ハーメルン
TITANUS‐THE TITAN MONSTRAS‐
不正の誘惑
―羽田空港搭乗ゲート前―
1日平均約7万人以上の日本の玄関口の一つとも言われる羽田国際空港、正式名称は『東京国際空港』であり国際線を始め多くの航空旅客機を利用して国内はもちろんのことあらゆる国から入国してくる外国人旅行者などが絶え間なく入国してくれば、出国しようとする者もいた。
「姫様、もう間もなく…搭乗時間となります」
「ええ、わかっていますわ…それにしても、盛大にフラれてしまいましたわね」
国際線アメリカ合衆国行きの便の搭乗時間を待ち続けていたエリアスはバトラカと共に搭乗ゲート前のベンチに座っていた。
「姫様が御望みとあれば…早急にあの愚物を抹殺させていただきます」
「おやめなさい、兄さまたちへの危害を加えると申すならあなたは戦士の顔に泥を自ら塗りますわよ…まったく、あなたのゴジラ嫌いは治りませんの?」
「姫様、こればかりはあなたでありましても御従いする事の出来ませぬ…世界から怪獣の王と呼ばれるあの怪獣には我がインファントの女王の御言葉に従わぬ手前、わたくしは敵と認識いたします」
「それがあの方の性質であると母君も理解していると言うのに…あなたときたら…」
エリアスは額に手を当ててバトラカのゴジラことユウゴに対する殺意とも認識できるほどの敵対感情に頭を悩ませていた。

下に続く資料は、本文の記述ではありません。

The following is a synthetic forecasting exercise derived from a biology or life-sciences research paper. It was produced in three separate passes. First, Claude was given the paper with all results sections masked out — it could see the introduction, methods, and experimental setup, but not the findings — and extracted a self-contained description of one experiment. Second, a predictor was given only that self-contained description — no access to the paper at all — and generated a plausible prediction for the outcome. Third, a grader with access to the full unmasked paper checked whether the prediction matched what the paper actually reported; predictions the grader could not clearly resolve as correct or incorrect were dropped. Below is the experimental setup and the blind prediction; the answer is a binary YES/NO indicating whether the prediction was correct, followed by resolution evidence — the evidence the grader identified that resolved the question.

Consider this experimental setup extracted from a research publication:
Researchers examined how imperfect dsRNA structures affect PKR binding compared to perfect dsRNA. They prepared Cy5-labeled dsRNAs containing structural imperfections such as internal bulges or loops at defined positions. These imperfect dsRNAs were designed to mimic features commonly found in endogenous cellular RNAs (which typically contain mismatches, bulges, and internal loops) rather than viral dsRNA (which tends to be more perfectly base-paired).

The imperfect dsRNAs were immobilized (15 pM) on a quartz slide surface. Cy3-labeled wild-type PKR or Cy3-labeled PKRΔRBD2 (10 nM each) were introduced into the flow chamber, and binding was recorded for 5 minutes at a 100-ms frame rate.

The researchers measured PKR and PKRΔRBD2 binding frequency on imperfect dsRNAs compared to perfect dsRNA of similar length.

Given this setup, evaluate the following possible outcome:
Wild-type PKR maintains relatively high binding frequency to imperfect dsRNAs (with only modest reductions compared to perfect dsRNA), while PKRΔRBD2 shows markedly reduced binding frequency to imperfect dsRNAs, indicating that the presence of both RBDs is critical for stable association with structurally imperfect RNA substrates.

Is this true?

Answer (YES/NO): NO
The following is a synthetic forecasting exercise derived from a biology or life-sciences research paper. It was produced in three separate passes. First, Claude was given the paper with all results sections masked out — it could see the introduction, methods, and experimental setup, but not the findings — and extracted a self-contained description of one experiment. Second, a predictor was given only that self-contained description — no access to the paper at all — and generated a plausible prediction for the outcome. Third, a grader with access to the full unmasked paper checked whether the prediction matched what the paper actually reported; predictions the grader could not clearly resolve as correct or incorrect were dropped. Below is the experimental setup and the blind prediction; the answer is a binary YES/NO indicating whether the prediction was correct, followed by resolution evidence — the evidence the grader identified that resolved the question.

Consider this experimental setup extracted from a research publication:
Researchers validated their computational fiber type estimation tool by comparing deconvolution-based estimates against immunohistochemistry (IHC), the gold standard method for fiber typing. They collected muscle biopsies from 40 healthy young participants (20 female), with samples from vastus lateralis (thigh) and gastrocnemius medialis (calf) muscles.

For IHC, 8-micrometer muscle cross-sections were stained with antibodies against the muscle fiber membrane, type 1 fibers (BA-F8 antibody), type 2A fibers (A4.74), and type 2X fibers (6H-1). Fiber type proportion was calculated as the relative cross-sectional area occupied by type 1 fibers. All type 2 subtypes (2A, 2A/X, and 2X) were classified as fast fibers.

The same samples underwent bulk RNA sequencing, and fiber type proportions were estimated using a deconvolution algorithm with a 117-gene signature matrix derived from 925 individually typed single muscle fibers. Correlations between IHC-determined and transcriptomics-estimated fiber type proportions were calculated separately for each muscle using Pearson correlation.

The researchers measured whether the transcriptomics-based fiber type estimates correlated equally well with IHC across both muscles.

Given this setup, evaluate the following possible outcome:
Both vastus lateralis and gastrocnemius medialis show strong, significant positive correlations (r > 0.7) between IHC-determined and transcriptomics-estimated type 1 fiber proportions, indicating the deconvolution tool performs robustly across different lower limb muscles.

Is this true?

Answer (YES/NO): YES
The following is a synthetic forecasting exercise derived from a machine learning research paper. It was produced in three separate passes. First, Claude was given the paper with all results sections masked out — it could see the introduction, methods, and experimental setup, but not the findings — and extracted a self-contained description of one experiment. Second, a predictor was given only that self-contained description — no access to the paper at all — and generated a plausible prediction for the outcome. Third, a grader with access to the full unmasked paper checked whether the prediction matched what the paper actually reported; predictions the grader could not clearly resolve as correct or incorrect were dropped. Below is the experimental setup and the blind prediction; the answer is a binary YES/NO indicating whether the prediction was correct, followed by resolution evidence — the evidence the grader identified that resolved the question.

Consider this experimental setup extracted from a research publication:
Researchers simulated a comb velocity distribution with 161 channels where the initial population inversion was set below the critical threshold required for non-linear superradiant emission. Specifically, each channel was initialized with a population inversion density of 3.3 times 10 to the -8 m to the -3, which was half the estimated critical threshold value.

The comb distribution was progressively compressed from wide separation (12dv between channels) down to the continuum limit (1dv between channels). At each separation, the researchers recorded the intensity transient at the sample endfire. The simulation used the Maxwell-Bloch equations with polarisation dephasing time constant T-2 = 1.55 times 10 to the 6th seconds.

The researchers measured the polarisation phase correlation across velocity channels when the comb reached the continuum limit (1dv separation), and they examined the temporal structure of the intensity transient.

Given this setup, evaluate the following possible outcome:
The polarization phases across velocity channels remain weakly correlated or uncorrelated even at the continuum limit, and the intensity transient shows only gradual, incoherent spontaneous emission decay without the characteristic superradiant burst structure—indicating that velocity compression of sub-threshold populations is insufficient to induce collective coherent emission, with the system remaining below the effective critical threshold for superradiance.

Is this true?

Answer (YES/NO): YES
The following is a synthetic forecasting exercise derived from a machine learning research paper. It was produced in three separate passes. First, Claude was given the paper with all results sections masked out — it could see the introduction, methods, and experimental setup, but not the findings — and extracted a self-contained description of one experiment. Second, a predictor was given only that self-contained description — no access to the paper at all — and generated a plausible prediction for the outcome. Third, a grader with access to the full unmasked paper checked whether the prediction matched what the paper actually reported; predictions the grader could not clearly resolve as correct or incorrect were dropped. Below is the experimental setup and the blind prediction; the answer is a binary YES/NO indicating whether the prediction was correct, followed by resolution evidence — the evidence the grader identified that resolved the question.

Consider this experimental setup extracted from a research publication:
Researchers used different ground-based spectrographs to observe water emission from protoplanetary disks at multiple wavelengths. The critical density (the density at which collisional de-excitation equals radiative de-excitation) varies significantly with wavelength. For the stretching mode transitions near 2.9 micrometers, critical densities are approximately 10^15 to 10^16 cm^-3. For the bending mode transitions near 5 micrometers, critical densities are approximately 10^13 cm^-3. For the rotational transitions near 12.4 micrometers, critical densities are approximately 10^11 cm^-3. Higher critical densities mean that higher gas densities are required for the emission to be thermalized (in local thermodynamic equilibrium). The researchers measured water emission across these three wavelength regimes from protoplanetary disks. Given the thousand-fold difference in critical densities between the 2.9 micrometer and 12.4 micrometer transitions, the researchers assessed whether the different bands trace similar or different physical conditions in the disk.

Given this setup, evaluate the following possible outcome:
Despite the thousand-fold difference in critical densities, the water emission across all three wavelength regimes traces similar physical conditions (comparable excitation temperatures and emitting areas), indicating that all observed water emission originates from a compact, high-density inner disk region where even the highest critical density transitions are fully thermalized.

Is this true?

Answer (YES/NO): NO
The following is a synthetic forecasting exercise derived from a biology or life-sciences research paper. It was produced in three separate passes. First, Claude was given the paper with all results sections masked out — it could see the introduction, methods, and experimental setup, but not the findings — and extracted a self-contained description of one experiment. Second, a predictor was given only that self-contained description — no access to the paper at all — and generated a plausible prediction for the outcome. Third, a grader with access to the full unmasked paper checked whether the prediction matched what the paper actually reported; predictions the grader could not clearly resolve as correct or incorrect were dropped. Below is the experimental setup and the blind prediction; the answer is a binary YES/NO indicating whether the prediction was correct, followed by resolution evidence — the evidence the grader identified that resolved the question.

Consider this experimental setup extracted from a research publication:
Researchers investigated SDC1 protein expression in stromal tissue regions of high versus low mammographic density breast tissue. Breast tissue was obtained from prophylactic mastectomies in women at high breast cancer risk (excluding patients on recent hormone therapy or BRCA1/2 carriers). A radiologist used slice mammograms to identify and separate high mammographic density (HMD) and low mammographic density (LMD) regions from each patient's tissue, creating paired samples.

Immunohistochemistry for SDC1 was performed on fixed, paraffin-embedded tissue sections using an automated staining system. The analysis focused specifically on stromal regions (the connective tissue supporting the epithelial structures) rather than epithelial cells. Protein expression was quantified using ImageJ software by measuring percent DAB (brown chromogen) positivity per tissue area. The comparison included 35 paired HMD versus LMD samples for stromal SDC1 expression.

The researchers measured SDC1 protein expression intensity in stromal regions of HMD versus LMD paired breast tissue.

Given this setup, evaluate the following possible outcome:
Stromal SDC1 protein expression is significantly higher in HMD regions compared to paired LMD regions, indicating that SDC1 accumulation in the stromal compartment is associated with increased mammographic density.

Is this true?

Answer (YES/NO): YES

「しかし、姫様も…そのような格好をされるのはいささか遺憾に思われますが…」
バトラカが危惧するエリアスの今現在の格好はワイシャツの上にブレザーとスカート、宛ら私立高校の学生服を思わせるがれっきとしたGIRLSの制服姿だった。
「宮下アキのGIRLS制服…この御姿であれば私がかのインファントの姫だとは誰にも思われませんでしょう?」
エリアスは自分の容姿と似ているアキと自身の身分の入れ替わりにて大いにバトラカたちを困らせた一件から巻き込んだアキへ自身の姫君衣装とアキのGIRLS制服を互いに交換して得たその制服を着こんで有頂天にも何度も身体を1周回して見せるが一番喜んでいたのはエリアス本人だった。
「この服、気に入りましたわ GIRLS…存外悪くないですわね」
「ご勘弁願います…またあのゴジラの妹と入れ替わられるとわたくしの立場がありません」
今度はバトラカが額に手を当ててうなだれる様に俯いた。
―ピンポ~ン!…ただいまよりペガサス航空542便の登場を開始いたします―
アナウンスを通してアメリカ合衆国行きの便の搭乗開始が告げられて続々と搭乗ゲートを潜る一団がやって来た。
「バトラカ…来ましたわね」
「はい…姫様、我々は本来であれば国連の専用機でインファントに戻る予定でしたが、それをキャンセルしてまで待ちました」
エリアスとバトラカは搭乗ゲートに向かう一団の最後に向かうある少女を待っていた。
「お待ちしていましたわ…クララ・ソーン、怪獣娘キングジョー」
「ワッ、ワッツ!?アギラチャン!?」
スーツケースを引いて搭乗便に向かおうとしていたキングジョーことクララが足を止めてアキに容姿が似通ったエリアスを見るなりアキと間違えるほどに彼女の目は丸くなっていた。
「残念ながらわたくしは宮下アキではありませんわ…はじめまして、インファント王国第一王女のエリアス・メイ・フツアです…こっちは側近のバトラカですわ」
「あっ、あなたガ!?」
自らの身分を明かしたエリアスの素性を聞いたクララは更に驚いたような表情を浮かべて困惑した。